How to Estimate a Machine Learning Project

Updated Sep 27, 2023 • 9 min read

Artificial Intelligence (AI) may add unparalleled value to your product, but it will make it more difficult and unpredictable to build for sure.

To meet this challenge you need to partner with an experienced engineering and project management team to define and estimate the process of custom software development with exceptional precision. Here's an evaluation framework used by Netguru.

Enterprise software development projects are very difficult to estimate. Adding a Machine Learning (ML) modules make them much more challenging. That is why you should keep in mind that you are asking engineers to write a program that will generate a program, which will learn to do something useful for your business. It is complicated.

You bring on a ton of unknowns and then you unload them

On the Neturu blog, we wrote advice on how to estimate a project and avoid problems. One of the key elements is “getting rid of the unknowns”. Well, while Machine Learning end products help us reduce the unknown, the process of building them is long and obscure.

ML projects are not only more complex, they are realized with a untested technology. As I noted in "7 Challenges for Machine Learning Projects", the first version of TensorFlow was released in February 2017, while PyTorch, another popular library, came out in October 2017.

That is why when thinking about AI features, you should look for the most experienced software development company. The Netguru Machine Learning team works on a four-phase estimation framework that includes: Discovery, Exploration, Development, and Improvement.

Phase I: Discovery (from one to two weeks)

The goal is to gather requirements and evaluate whether Machine Learning fits your business goals. You need to confront your vision with the engineers who will inform you what problems can be solved with the use of the current state-of-the-art and what metrics can be used to measure it.
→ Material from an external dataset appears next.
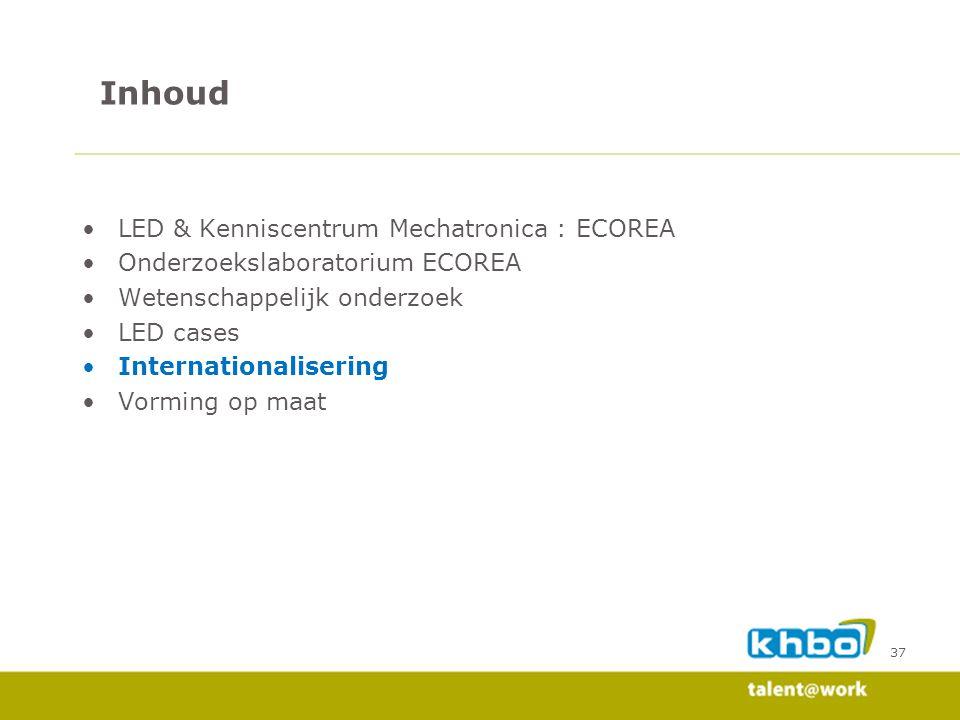 37 LED & Kenniscentrum Mechatronica : ECOREA Onderzoekslaboratorium ECOREA Wetenschappelijk onderzoek LED cases Internationalisering Vorming op maat I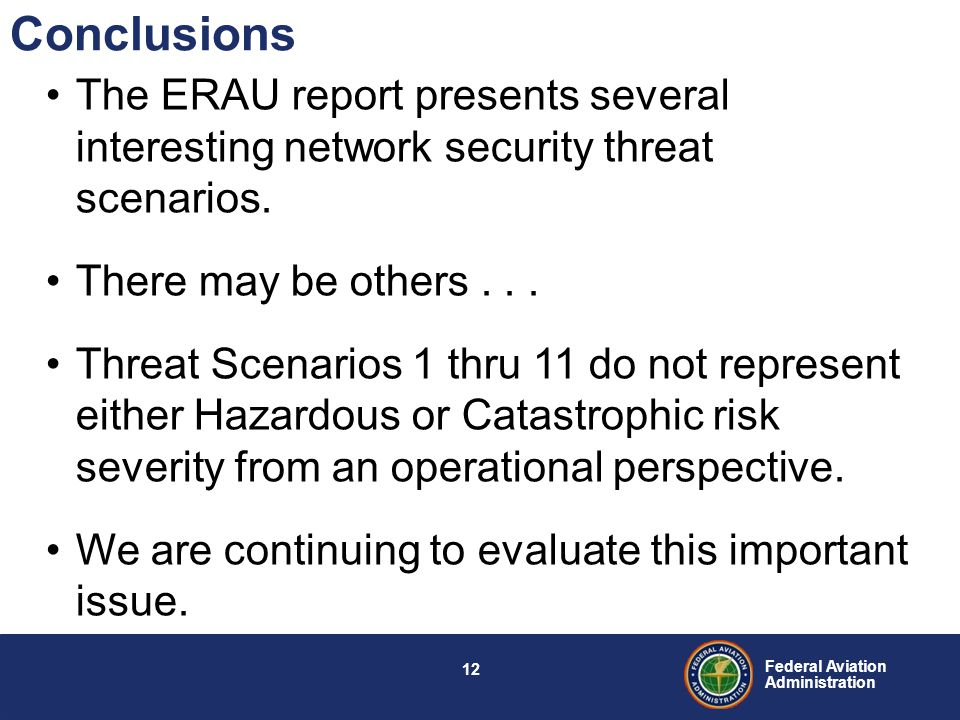 11 Federal Aviation Administration Threat Scenario Risk Assessment Assessed Risk Number of Threats Unacceptable risk0 Acceptable Risk with Mitigations 5 Acceptable risk 6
First, metrics and business goals are often different. Users can rate movies by giving them from 1 to 10 stars. Let's say an algorithm can be trained to predict these outcomes with 90% accuracy. Sounds great but, from the business perspective, it may be more helpful to know if a viewer is going to watch the whole movie or switch to something else. It does not have to correlate with their star ratings.

Second, the development team needs to recognize what kind of data you have. Are you gathering it correctly? Or maybe the data needs to be fetched from an outside service?
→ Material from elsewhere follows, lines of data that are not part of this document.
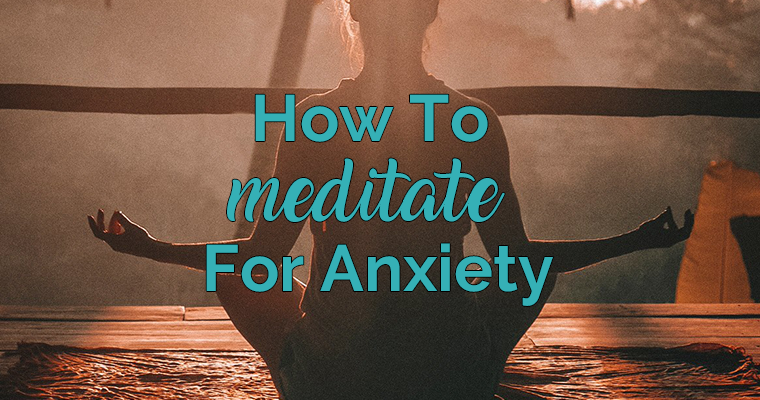 How To Meditate For Anxiety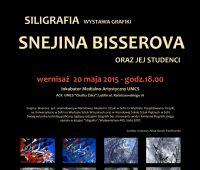 SNEJINA BISSEROVA – wystawa  i warsztaty graficzne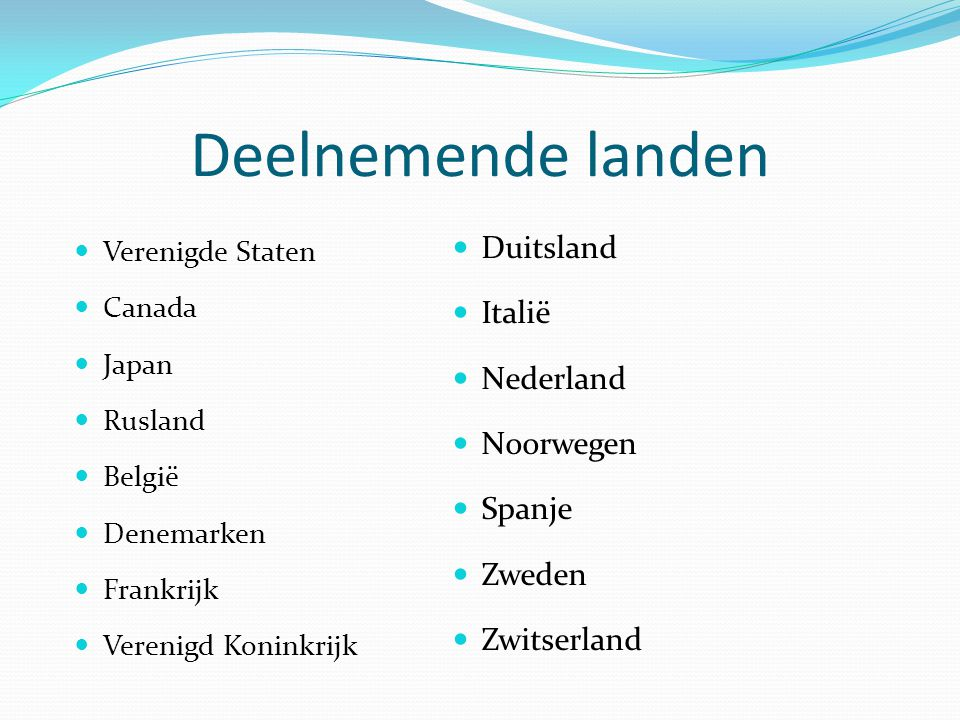 Deelnemende landen Duitsland Italië Nederland Noorwegen Spanje Zweden Zwitserland Verenigde Staten Canada Japan Rusland België Denemarken Frankrijk Ve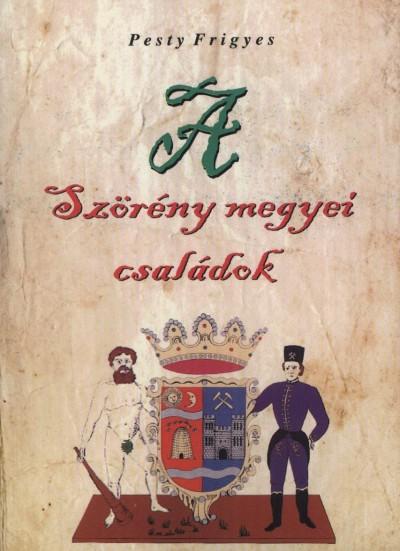 Pesty Frigyes - A Szörény megyei családok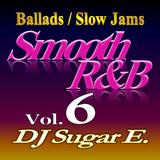Smooth R&B Mix 6 (Ballads/Slow Jams) - DJ Sugar E.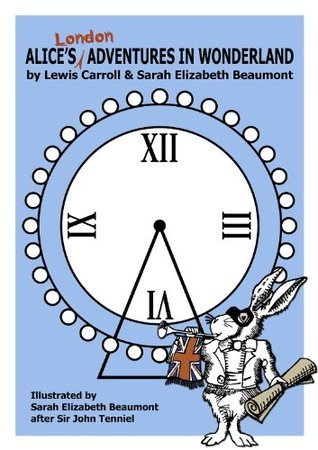 Alice's London Adventures in Wonderland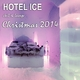 Various Artists - Hotel Ice Chill & Lounge Christmas 2014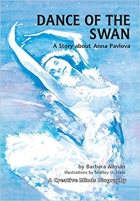 Book Dance of the Swan: The Story About Anna Pavlova (A Creative Minds Biography) free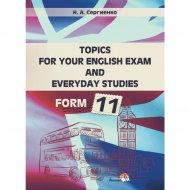 Книга «Topics for your english exam and everyday studies. Form 11».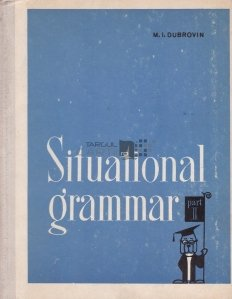 Situational Grammar / Gramatica situationala
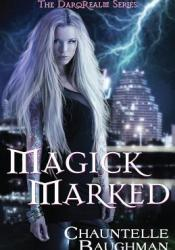 Magick Marked (DarqRealm #1) Pdf Book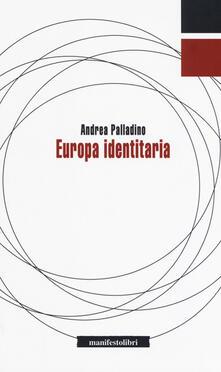 Europa identitaria - Andrea Palladino - copertina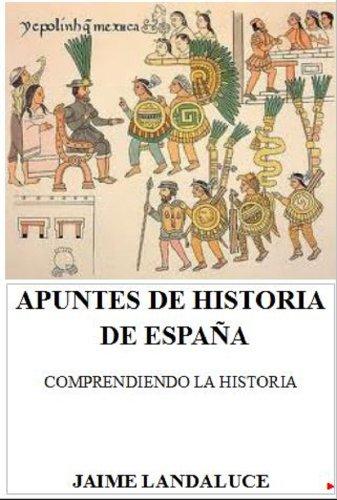 Descargar Libro Apuntes de Historia de España: Comprendiendo la Historia de Jaime Landaluce Alcalá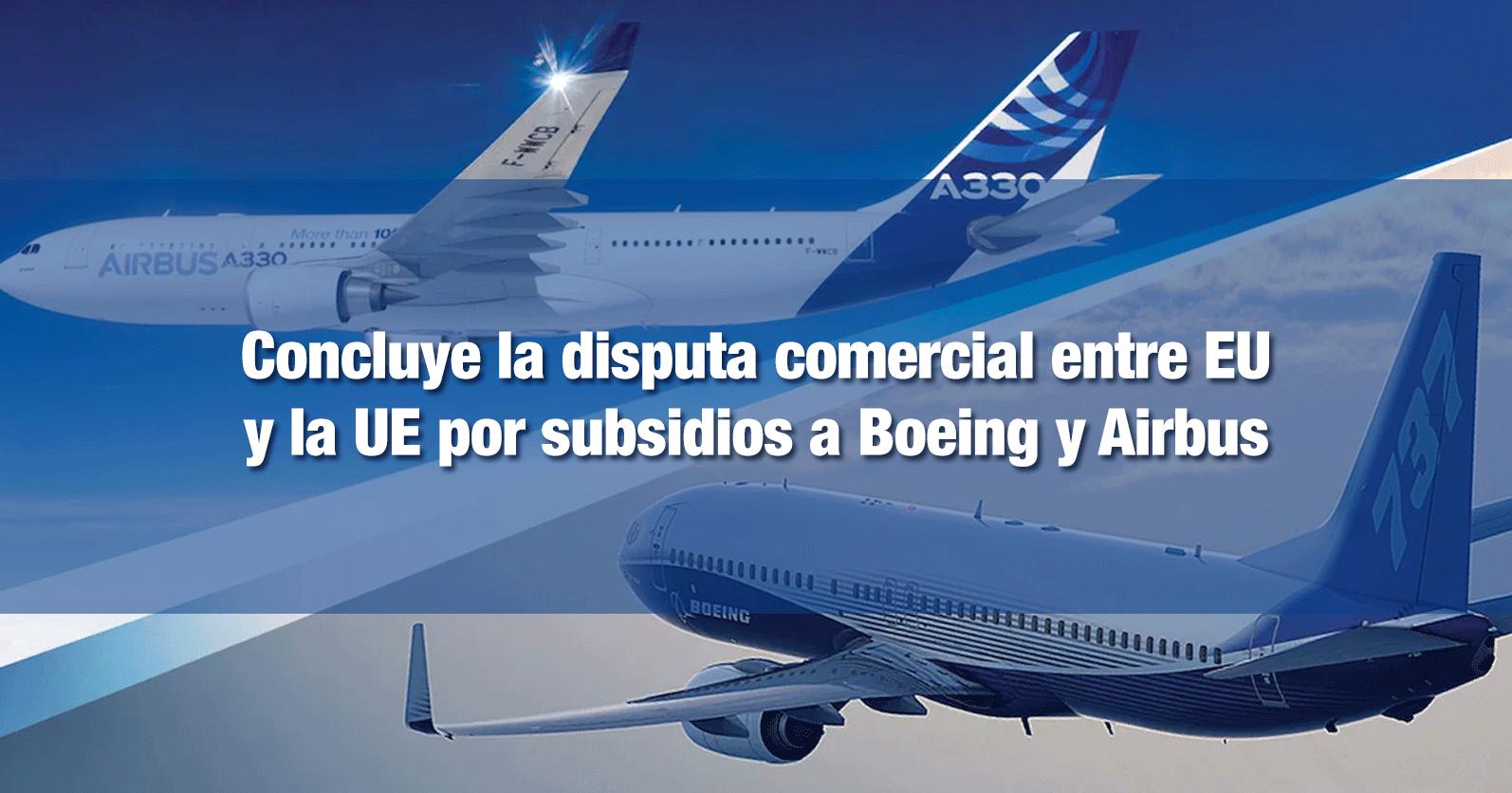 Concluye la disputa comercial entre EU y la UE por subsidios a Boeing y Airbus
Third, can we supervise the algorithm? Can we give it the correct answer each time it makes a prediction? It's a critical question, since unsupervised algorithms which have to make the decision on their own are much more difficult to train. It's like making the prediction from the previous paragraph without having the feedback from the review site.
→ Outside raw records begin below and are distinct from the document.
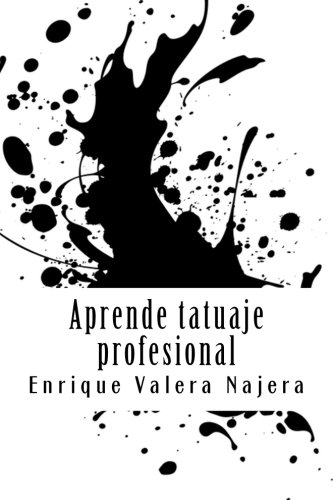 Aprende Tatuaje Profesinal (Spanish Edition)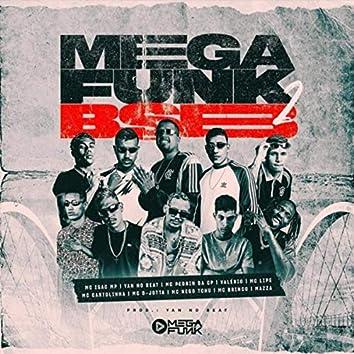 Mega Funk Bsb 2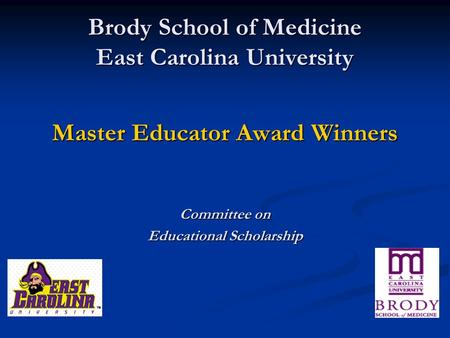 Brody School of Medicine East Carolina University Master Educator Award Winners Committee on Educational Scholarship.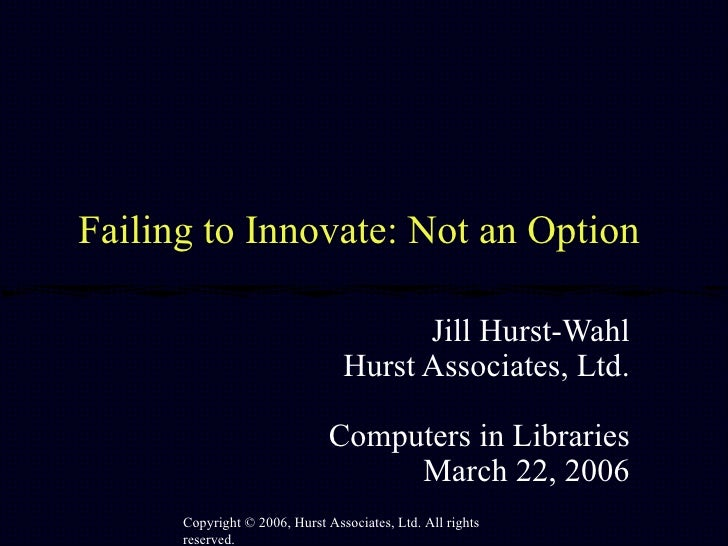 Failing to Innovate: Not an Option  Jill Hurst-Wahl Hurst Associates, Ltd. Computers in Libraries March 22, 2006 Copyright...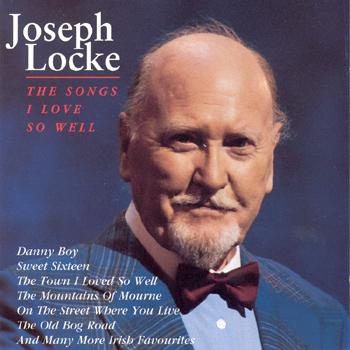 Josef Locke - The Songs I Love So Well.jpg
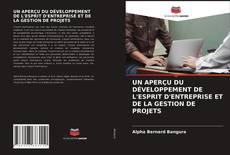 UN APERÇU DU DÉVELOPPEMENT DE L'ESPRIT D'ENTREPRISE ET DE LA GESTION DE PROJETS的封面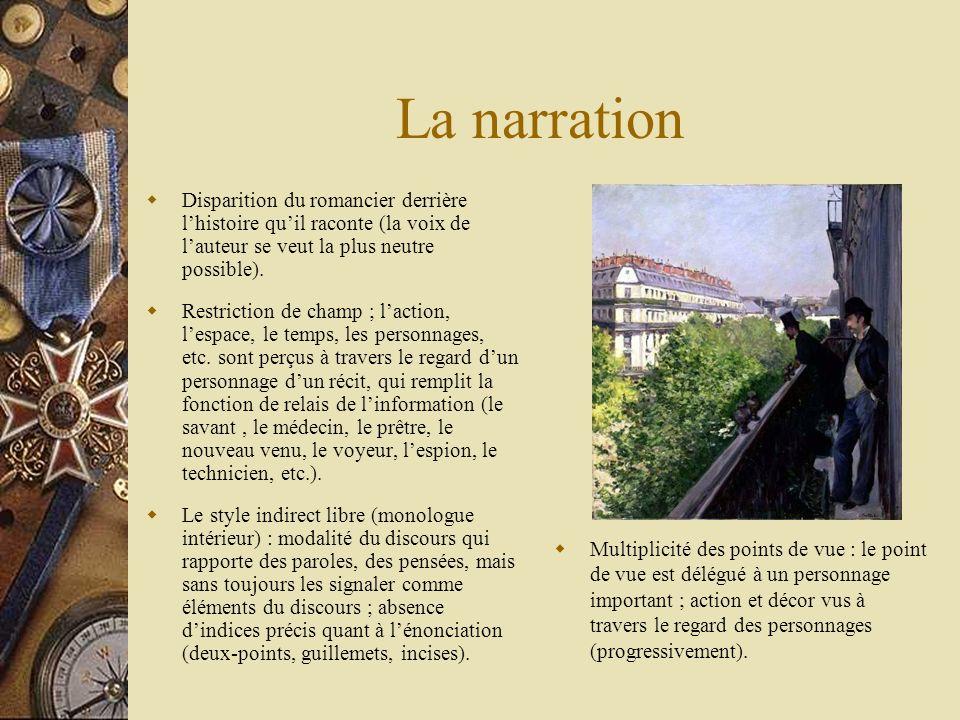 La narration Disparition du romancier derrière l'histoire qu'il raconte (la voix de l'auteur se veut la plus neutre possible).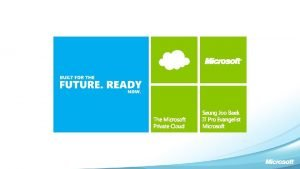 The Microsoft Private Cloud All About the App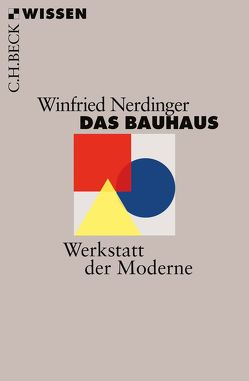 Das Bauhaus von Nerdinger,  Winfried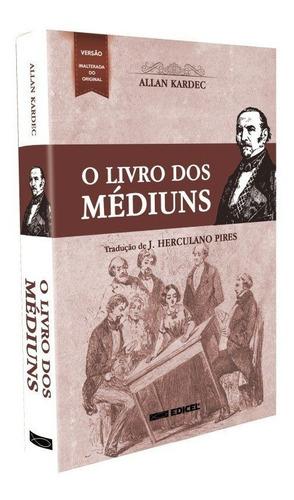 Livro Dos Médiuns (o) - Editora Edicel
Four, during this stage we estimate the Proof of Concept (PoC), i.e. exactly what we want to achieve, something like: "we want the model to predict whether a user will watch the whole movie and have our prediction be accurate 70% of the time".

As you can imagine, depending on the PoC, the project may be trivial for the ML engineers and bring a substantial business value, or the other way around. That is why smart goals are so important.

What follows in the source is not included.